- _Given passage_

<<<<

Winter Everest Summit Bid Starts!

Alex Txikon Winter Everest

After six weeks of preparation and waiting, the winter Everest summit bid has started. The Polish K2 team is back at base camp waiting out a few days of weather.

See this post for full background on the K2 and Everest expeditions and the history of winter attempts on the highest two mountains on Earth. Both expeditions need to summit no later than the spring equinox on March 20, 2018, at 0:15 PKT for K2 and 18:00 NPT for Everest to meet a winter summit definition.

Winter K2 – Waiting for Weather Window

The entire Polish team is back at base camp except for Martin Kaczkan who slept at C1. Only Denis Urubko and Adam Bielecki have slept at 7300m, which expedition leader Krzysztof Wielicki had said previously was the requirement to go on the summit push. We will see if he holds to that for the rest of the team.  They have camp 3 established around 7300m.  There are a few nice pictures of them climbing on their website. Wspinie.pl has a good interview with Bielecki. One comment caught my attention when he talked about the wind saying at time it was gusting to 100kph/60mph knocking him around:

Wind 20 to 40 km / h is not something that makes a big impression on us. Above 40 km / h there is a problem. It is very important whether they are gusts or constant wind. Up to 7000 m with a wind of 40 km / h, with gusts up to 70 km / h, it can work, if there are higher values ​​it is already hard. We at the descent had gusts above 80 km / h, and even reaching hundreds. Then it is very hard, any manipulation is difficult, even getting into the exit, the snow is blowing in the eyes.Every climber knows what it’s like to be a dupe in the wall. Especially that it is cold.

>>>>

- _Set task_
Continue the post on the winter Everest and K2 expeditions from where it stops.

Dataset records
<<<<

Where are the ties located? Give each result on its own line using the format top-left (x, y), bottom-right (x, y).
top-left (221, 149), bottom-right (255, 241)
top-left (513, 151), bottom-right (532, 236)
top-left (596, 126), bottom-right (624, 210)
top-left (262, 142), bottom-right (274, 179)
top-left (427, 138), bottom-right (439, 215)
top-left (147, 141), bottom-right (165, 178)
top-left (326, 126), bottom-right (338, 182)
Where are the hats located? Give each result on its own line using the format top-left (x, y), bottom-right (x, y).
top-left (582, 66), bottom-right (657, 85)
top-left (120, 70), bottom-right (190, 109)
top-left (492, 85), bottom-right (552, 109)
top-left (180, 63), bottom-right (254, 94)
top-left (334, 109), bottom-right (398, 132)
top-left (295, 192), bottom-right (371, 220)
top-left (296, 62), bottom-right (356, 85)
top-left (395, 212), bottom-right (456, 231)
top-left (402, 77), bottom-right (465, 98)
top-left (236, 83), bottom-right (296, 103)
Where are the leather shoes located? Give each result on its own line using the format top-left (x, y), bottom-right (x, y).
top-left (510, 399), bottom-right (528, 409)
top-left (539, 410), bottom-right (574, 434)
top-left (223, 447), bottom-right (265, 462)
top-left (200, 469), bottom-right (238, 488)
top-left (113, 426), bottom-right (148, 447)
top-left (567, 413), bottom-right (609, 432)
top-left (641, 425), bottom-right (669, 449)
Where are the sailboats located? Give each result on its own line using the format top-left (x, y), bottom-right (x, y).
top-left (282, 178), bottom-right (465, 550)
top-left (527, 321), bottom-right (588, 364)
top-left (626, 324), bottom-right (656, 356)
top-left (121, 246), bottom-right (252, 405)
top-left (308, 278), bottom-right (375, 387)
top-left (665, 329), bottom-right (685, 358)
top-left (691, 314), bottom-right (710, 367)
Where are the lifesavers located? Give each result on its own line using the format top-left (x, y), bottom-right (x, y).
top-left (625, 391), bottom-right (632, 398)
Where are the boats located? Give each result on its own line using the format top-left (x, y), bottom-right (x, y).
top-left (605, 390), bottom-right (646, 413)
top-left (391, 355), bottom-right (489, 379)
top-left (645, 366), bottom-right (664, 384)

>>>>

- _Exercise output_
Winter K2 climbing House Chimney
Winter K2- Adam Bielecki climbing House Chimney

You can follow them directly on their website, Facebook, and SPOT tracker

Winter Everest – Summit Bid Underway

Alex Txikon, Muhammad Ali Sadpara and team are now at Camp 2, 6500m/21,325′,  targeting a weekend summit date. The weather window appears to be a few days so they probably will not rush as in leaving for the summit from Camp 3, but instead get to the South Col, establish camp and rest for a few hours then leave. The key will be to move fast since the temperatures are brutally cold, -40C/F on the summit. If the wind blows at 30mph/45kph that puts the windchill at a deadly -80F/-62C. They are not using supplemental oxygen which makes the risk even higher. It was the wind near the South Col that stopped Txikon last year.

There are 5 Sherpas with them, names unknown, but most certainly include Pemba Bhote Sherpa and Nuri Sherpa who summited Pumori with Txikon and Sadpara a few weeks ago. Also, I suspect Fursang Sherpa, Dawa Rinji and Tanjing Sherpa are with them.

Txikon posted:

The time has come. We are already in Camp 2, the whole team ready waiting for good weather. First and last chance to get to the summit of Everest in winter without artificial oxygen. We expect the summit day to be on the 24th or 25th. We need all your support! GO!

Winter Everest 21 Feb 18
Winter Everest 21 Feb 18

You can follow their movements on Alex’s GPS tracker,  Twitter,  Instagram, and Facebook.

Everest Winter History

With this bid underway, let’s look at the history for a moment. A paltry 0.2% of all summits since 1953 have occurred in the winter.

Everest Seasonal Summits. Source: Himalayan Database

The Himalayan Database reports that the last successful winter summit was in 1993 and the only previous summit without supplemental oxygen was by Ang Rita Sherpa in 1987. Technically winter begins on the winter solstice on December 21st or 22nd and ends on March 20th.

To add to some controversy, the solstice in 1987 was on December 22nd at 4:45:13 and Ang Rita summited at 15:20.

Everest winter summits

There have been 21 winter expeditions with only five making the summit.

Climb On!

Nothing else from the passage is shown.